Selon lui, l’arrestation a eu lieu ‘’du côté de Kara où ils ont dépassé une zone’’ qui leur avait été conseillée. Mais ‘’on est en règle’’, assure-t-il, précisant que les réalisateurs ‘’ont obtenu une autorisation de tournage’’ et ‘’déclaré leur matériel à la douane’’.
Les deux hommes, présentés comme des journalistes-réalisateurs travaillant pour une société de production française, font actuellement l’objet d’une information judiciaire.
Une arrestation en monnaie d’échange contre le journaliste Ferdinand Ayité ?
De son côté, le Quai d’Orsay n’a pas précisé les faits qui leur sont reprochés ni les circonstances exactes de leur arrestation. Selon des médias locaux, leur production devait notamment être diffusée sur France Télévisions.
La nouvelle de leur arrestation a été révélée lundi par le média d’investigation togolais « L’Alternative ». Celui-ci affirme que le Président du Conseil togolais, Faure Gnassingbé, aurait donné des instructions au ministre de la Justice, Pacôme Adjourouvi, concernant le dossier.

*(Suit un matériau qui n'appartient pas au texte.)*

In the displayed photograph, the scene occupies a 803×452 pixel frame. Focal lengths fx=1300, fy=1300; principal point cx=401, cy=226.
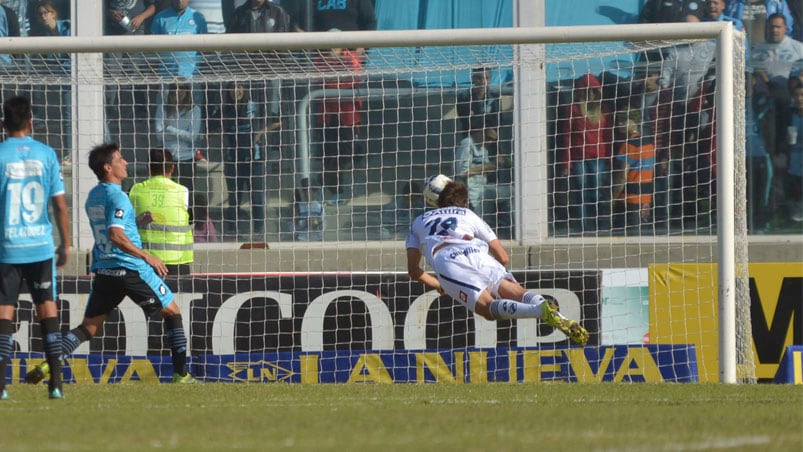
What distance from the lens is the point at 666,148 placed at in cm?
1237

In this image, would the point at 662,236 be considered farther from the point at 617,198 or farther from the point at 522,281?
the point at 522,281

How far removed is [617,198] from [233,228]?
376 cm

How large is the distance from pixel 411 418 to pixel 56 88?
300 inches

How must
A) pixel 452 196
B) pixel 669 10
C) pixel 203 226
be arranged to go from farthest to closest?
pixel 669 10 < pixel 203 226 < pixel 452 196

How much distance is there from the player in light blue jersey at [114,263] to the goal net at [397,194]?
5.50 ft

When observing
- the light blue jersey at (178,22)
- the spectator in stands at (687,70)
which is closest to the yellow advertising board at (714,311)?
the spectator in stands at (687,70)

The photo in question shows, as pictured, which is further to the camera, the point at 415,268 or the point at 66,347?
the point at 415,268

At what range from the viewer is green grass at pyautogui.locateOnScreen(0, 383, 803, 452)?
550 centimetres

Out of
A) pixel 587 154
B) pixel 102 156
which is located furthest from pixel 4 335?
pixel 587 154

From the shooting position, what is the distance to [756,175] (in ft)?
45.3

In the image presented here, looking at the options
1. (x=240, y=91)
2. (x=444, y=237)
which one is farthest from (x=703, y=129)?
(x=240, y=91)

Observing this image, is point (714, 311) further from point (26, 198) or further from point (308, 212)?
point (26, 198)

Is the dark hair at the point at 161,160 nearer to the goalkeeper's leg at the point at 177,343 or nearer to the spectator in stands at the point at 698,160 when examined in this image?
the goalkeeper's leg at the point at 177,343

Toujours selon « L’Alternative », Lomé proposerait de libérer les deux Français en échange de l’extradition du journaliste d’investigation Ferdinand Ayité. Ces éléments n’ont été confirmés officiellement par aucun des deux gouvernements.
Ce dossier s’inscrit dans un climat particulièrement tendu pour la presse internationale au Togo. Depuis juin 2025, RFI et France 24 y sont réduites au silence après leur suspension par le pouvoir local, qui les accuse d’avoir relayé des informations « inexactes et tendancieuses » en marge de contestations populaires. À ce jour, aucun des deux médias n’a pu reprendre ses diffusions dans le pays, selon l’AFP.
La situation de la liberté de la presse suscite régulièrement l’inquiétude des organisations de défense des journalistes. L’épisode marquant de 2024 en témoigne : le reporter français Thomas Dietrich, envoyé par « Afrique XXI’, avait été interpellé en pleine couverture des manifestations. Condamné à six mois de prison avec sursis, il avait ensuite été reconduit à la frontière.
Sur le plan politique, le pouvoir reste solidement contrôlé par Faure Gnassingbé, président du Conseil depuis 2005 après avoir succédé à son père, resté près de quatre décennies à la tête du pays. Le Togo fait également face à un important défi sécuritaire dans son extrême nord, régulièrement ciblé par des attaques djihadistes en provenance du Burkina Faso.
Petit pays côtier d’Afrique de l’Ouest, le Togo est dirigé depuis 2005 par Faure Gnassingbé, successeur de son père, Eyadema, resté trente-huit ans au pouvoir. Il figure à la 97e place sur 180 pays au classement annuel de la liberté de la presse de RSF.
Depuis fin 2021, l’extrême nord du Togo, à des dizaines de kilomètres de Kara, est en proie à des incursions de jihadistes présents de l’autre côté de la frontière, au Burkina Faso, miné par les attaques de groupes liés à Al-Qaïda et au groupe État islamique.
Les autorités ont instauré l’état d’urgence l’année suivante dans une région du nord et l’ont prolongé à plusieurs reprises, la dernière fois en février pour une durée d’un an.
Selon le ministère français des Affaires étrangères, les deux réalisateurs sont visés par « une information judiciaire conduite par un juge d’instruction » et ont reçu des visites consulaires.
Au Togo, Radio France internationale (RFI) et France 24 ont été interdites d’antenne en juin 2025 pour trois mois, accusées d’avoir relayé des « propos inexacts et tendancieux » après des manifestations critiques envers le pouvoir, qui avaient secoué le pays le même mois. Ces médias français ne peuvent toujours pas émettre, selon un journaliste de l’AFP.
En avril, le chef de la diplomatie française Jean-Noël Barrot avait déclaré à l’AFP avoir plaidé pour la levée de leur suspension, lors d’une visite au Togo – le premier déplacement officiel français de si haut niveau depuis dix ans.